AIM A:
Answer these from the budget passage:
(i) What percentage of revenues must go to the provinces under the 18th amendment?
(ii) What share of current expenditure do interest payments represent in FY 2021-22?
(iii) Together, what portion of total budgeted expenditure do transfer payments and federal development expenditure account for?
AIM B: Output the rows word for word, beginning with the line that contains "How much of" and continuing through the end of the rows, both ends included.

PASSAGE TO READ:
* * *

As a policy decision made under the 18th amendment, 57.5% of the revenues have to go the provinces. Out of a total tax revenue of Rs. 5.9 trillion, around Rs. 3.4 trillion went to the provinces as their legitimate share under the 18th amendment. Understandably, a large part of what will go to the provinces will be allocated to current expenditure and naturally towards salaries and pensions of employees working or having worked in the provincial governments. Net revenue receipts – which is the total revenue of the federal government minus the provincial share – is Rs. 4.5 trillion. This is an inadequate sum to deal with an ever expanding expenditure base, given the persistent growth in the salary and pension bills of the government.
Another non-discretionary expenditure is interest payments that the government has to make in lieu of debt outstanding, accrued to both internal and external lenders. In FY 2021-22, interest payments nearly equal the provincial share in revenues and represent around 40% of current expenditure. Interest payments are a liability on the government that is non-discretionary but their size is derived from the size of other expenditures. The larger the size of non-interest expenditures, the greater the fiscal deficit. That means more debt, and thus, higher interest payments. Controlling other expenditures would automatically lower the interest liability on the government.
The two expenditure heads that the government can and does change through its policy instruments are (i) transfer payments including subsidies and grants to provinces and (ii) Federal PSDP. Together, the transfer payments and federal development expenditure account for less than 25% of the total budgeted expenditure and hence that is the part of the budget that the IMF directs the government to control each time the government enters into a finance facility or loan agreement with the fund. Since transfer payments and development expenditure are directly related to growth and development, curtailment of these expenditures retards growth and limits the capacity of the state to produce development outcomes like improvement in health, education and general standard of living.

* * *

DATA TO PROCESS:
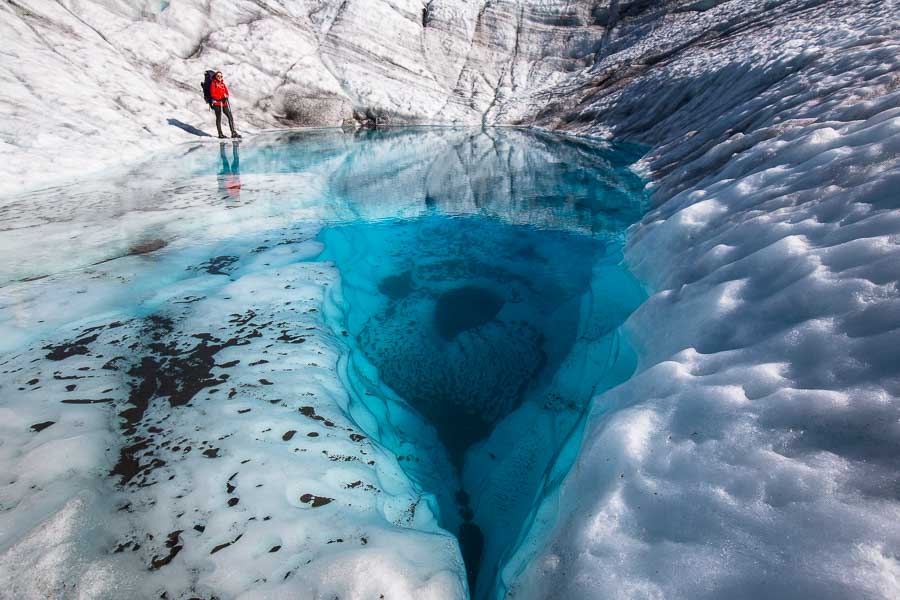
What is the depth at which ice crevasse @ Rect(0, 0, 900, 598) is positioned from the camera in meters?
1.19

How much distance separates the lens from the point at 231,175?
322 inches

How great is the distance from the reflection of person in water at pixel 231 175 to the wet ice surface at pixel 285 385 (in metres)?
0.88

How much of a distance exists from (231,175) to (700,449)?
8.91 m

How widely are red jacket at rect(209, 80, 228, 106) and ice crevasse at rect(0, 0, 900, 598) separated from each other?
1191 cm

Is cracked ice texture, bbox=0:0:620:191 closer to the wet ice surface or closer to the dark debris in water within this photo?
the wet ice surface

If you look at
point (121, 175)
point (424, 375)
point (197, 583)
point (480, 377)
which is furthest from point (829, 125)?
point (121, 175)

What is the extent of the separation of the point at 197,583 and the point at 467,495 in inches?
50.6

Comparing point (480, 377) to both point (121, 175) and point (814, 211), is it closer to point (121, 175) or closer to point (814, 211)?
point (814, 211)

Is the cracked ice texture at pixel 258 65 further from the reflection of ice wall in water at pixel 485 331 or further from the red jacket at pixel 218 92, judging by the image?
the reflection of ice wall in water at pixel 485 331

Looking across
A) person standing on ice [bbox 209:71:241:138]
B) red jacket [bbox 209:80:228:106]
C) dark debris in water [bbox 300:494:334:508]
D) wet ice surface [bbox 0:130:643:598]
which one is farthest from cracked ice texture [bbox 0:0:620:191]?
dark debris in water [bbox 300:494:334:508]

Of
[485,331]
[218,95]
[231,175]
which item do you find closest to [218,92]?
[218,95]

* * *

FULL RESPONSE A:
(i) 57.5%
(ii) Around 40%
(iii) Less than 25%

FULL RESPONSE B:
How much of a distance exists from (231,175) to (700,449)?
8.91 m

How widely are red jacket at rect(209, 80, 228, 106) and ice crevasse at rect(0, 0, 900, 598) separated from each other?
1191 cm

Is cracked ice texture, bbox=0:0:620:191 closer to the wet ice surface or closer to the dark debris in water within this photo?
the wet ice surface

If you look at
point (121, 175)
point (424, 375)
point (197, 583)
point (480, 377)
which is furthest from point (829, 125)?
point (121, 175)

What is the extent of the separation of the point at 197,583 and the point at 467,495 in inches?
50.6

Comparing point (480, 377) to both point (121, 175) and point (814, 211), is it closer to point (121, 175) or closer to point (814, 211)?
point (814, 211)

Is the cracked ice texture at pixel 258 65 further from the reflection of ice wall in water at pixel 485 331 or further from the red jacket at pixel 218 92, judging by the image?
the reflection of ice wall in water at pixel 485 331

Looking across
A) person standing on ice [bbox 209:71:241:138]
B) red jacket [bbox 209:80:228:106]
C) dark debris in water [bbox 300:494:334:508]
D) wet ice surface [bbox 0:130:643:598]
which one is farthest from cracked ice texture [bbox 0:0:620:191]?
dark debris in water [bbox 300:494:334:508]

Of
[485,331]
[218,95]
[231,175]
which item do you find closest to [218,92]?
[218,95]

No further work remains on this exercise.